Spatial reasoning dataset excerpts
"""
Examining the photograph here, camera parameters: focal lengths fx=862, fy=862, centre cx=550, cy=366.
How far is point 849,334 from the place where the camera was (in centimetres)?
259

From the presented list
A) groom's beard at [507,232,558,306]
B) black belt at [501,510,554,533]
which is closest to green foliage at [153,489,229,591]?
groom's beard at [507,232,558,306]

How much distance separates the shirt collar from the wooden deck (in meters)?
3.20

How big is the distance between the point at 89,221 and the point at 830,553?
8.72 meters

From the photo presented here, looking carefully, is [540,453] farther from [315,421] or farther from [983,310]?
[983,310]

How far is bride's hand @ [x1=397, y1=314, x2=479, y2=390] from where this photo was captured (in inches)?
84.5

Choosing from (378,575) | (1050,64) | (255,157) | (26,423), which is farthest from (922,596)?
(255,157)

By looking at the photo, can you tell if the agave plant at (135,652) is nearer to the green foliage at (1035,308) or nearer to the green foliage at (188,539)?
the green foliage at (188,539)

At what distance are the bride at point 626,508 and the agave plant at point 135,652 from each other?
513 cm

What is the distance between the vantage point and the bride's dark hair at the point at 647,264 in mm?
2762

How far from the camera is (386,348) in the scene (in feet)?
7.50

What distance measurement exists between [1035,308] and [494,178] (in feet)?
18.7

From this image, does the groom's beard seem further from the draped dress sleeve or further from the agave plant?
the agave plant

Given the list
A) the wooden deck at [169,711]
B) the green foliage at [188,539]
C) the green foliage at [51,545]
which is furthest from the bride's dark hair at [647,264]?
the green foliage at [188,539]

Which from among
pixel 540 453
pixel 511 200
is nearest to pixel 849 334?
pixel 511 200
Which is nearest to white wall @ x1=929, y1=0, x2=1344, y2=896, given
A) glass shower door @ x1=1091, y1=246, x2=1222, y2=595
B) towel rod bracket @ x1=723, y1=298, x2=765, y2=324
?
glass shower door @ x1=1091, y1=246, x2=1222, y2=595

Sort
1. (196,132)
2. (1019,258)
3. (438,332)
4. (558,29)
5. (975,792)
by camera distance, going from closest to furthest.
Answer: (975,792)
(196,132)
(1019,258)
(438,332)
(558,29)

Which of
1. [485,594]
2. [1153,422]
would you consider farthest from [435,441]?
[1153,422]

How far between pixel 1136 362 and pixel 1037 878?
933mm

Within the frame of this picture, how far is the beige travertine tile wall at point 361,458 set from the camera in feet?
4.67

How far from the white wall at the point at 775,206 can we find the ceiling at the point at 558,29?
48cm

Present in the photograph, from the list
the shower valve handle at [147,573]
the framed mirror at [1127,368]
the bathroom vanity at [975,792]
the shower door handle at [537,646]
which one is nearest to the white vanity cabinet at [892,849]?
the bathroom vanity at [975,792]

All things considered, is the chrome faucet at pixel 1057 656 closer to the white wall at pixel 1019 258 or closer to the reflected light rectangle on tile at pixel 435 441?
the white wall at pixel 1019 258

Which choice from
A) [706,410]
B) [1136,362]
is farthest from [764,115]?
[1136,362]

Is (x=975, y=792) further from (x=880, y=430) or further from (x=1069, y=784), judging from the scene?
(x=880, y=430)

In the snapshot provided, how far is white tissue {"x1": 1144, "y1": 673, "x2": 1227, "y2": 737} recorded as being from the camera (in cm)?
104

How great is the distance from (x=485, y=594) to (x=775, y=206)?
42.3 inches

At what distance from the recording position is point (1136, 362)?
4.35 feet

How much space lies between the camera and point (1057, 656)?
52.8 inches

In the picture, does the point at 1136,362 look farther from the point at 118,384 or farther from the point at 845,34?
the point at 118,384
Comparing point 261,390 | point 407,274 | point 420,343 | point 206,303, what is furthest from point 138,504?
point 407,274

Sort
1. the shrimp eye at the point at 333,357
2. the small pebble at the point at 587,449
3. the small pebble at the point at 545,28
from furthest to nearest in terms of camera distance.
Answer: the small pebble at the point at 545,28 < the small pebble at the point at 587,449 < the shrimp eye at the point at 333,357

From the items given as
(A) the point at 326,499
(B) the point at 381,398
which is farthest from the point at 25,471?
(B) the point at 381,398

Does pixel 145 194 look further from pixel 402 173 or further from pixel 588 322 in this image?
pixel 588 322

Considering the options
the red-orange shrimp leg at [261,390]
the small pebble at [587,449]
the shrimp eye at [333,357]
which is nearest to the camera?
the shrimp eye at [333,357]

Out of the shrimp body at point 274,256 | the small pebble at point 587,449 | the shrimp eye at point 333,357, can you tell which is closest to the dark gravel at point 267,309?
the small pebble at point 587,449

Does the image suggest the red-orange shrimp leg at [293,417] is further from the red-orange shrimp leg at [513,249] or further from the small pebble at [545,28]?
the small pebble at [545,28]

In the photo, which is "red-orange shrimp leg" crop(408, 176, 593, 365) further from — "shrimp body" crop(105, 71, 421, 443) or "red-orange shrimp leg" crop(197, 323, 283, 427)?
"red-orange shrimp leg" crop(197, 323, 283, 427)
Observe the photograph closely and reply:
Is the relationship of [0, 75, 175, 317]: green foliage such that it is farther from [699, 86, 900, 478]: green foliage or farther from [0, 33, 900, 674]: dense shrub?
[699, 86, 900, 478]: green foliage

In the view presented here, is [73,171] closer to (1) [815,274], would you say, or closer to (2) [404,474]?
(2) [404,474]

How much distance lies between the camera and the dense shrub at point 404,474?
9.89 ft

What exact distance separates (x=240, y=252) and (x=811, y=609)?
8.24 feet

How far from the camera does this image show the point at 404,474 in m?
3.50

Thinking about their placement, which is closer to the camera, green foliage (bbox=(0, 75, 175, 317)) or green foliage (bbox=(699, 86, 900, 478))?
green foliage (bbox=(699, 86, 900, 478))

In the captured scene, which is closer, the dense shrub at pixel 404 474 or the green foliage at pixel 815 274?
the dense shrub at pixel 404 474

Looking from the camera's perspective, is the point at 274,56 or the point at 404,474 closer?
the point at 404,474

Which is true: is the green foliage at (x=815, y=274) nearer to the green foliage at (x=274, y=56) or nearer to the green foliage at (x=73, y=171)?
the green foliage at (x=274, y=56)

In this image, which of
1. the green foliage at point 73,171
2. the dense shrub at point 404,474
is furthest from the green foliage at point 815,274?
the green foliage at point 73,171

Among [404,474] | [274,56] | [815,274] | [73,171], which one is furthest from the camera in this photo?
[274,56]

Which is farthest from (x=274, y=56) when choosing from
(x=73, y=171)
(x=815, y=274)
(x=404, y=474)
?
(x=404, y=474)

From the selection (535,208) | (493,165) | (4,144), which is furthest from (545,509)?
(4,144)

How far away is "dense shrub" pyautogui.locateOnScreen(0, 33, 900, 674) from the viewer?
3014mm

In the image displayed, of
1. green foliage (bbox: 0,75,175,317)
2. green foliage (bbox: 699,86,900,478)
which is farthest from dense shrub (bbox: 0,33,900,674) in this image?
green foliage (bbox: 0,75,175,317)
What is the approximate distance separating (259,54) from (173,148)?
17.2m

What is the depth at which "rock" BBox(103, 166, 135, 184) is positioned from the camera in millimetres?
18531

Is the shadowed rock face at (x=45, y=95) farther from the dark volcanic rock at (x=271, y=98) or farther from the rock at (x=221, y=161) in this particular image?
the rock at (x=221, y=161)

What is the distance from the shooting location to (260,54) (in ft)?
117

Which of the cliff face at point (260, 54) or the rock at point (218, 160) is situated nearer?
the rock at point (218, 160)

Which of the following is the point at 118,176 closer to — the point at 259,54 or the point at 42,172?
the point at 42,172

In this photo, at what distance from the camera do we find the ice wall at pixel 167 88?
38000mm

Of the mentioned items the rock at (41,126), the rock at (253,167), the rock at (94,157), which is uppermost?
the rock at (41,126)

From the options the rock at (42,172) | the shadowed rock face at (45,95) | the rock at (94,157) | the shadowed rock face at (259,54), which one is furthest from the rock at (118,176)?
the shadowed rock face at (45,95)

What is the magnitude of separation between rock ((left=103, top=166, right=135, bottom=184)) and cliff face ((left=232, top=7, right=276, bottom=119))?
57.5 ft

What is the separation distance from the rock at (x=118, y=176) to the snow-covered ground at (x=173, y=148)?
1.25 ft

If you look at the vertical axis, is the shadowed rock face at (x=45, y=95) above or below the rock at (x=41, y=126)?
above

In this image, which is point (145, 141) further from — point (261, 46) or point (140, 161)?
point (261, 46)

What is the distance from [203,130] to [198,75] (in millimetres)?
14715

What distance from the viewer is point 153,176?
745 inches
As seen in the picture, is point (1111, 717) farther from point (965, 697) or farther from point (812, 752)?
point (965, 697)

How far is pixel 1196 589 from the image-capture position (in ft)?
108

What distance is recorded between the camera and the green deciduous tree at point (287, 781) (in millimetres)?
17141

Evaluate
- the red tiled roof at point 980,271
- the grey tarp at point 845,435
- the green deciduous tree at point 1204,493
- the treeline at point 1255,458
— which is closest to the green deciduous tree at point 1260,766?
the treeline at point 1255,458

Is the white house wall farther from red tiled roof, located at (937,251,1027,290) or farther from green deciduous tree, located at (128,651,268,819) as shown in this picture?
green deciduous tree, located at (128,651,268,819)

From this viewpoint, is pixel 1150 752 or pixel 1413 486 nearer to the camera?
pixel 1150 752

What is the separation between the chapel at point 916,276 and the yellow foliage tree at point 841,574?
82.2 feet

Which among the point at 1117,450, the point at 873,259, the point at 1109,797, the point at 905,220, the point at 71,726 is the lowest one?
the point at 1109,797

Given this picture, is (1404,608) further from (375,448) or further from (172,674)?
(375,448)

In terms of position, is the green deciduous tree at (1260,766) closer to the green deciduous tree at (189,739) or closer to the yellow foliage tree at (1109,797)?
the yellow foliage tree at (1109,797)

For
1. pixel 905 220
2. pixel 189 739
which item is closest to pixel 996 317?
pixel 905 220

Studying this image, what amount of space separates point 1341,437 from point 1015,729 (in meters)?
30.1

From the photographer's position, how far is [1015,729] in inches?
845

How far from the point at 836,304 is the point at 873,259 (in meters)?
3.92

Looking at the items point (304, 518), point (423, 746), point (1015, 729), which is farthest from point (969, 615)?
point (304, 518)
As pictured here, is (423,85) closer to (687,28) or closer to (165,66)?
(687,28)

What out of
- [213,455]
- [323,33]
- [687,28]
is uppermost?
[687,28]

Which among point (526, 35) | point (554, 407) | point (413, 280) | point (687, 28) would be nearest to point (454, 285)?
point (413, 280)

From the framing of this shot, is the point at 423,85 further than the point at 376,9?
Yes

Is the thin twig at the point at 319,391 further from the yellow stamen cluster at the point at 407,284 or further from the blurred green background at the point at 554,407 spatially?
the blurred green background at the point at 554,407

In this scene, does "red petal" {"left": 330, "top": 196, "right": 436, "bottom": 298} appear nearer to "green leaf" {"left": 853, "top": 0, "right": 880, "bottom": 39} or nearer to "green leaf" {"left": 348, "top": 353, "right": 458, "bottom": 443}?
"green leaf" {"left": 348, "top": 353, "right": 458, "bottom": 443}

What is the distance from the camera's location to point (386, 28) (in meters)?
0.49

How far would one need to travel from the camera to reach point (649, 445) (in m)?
"""
WRITTEN EXERCISE:
Extract every line from the one with "Looking at the items" down to the final line above, both included, exactly as written.

SOLUTION BELOW:
Looking at the items point (304, 518), point (423, 746), point (1015, 729), which is farthest from point (969, 615)?
point (304, 518)
As pictured here, is (423,85) closer to (687,28) or closer to (165,66)?
(687,28)

What out of
- [213,455]
- [323,33]
- [687,28]
is uppermost?
[687,28]

Which among point (526, 35) | point (554, 407) | point (413, 280) | point (687, 28) would be nearest to point (454, 285)?
point (413, 280)

From the framing of this shot, is the point at 423,85 further than the point at 376,9?
Yes

Is the thin twig at the point at 319,391 further from the yellow stamen cluster at the point at 407,284 or further from the blurred green background at the point at 554,407 spatially?
the blurred green background at the point at 554,407

In this scene, does "red petal" {"left": 330, "top": 196, "right": 436, "bottom": 298} appear nearer to "green leaf" {"left": 853, "top": 0, "right": 880, "bottom": 39} or nearer to "green leaf" {"left": 348, "top": 353, "right": 458, "bottom": 443}?
"green leaf" {"left": 348, "top": 353, "right": 458, "bottom": 443}

What is the distance from the camera's location to point (386, 28) (in meters)?
0.49

How far would one need to travel from the camera to reach point (649, 445) (in m)?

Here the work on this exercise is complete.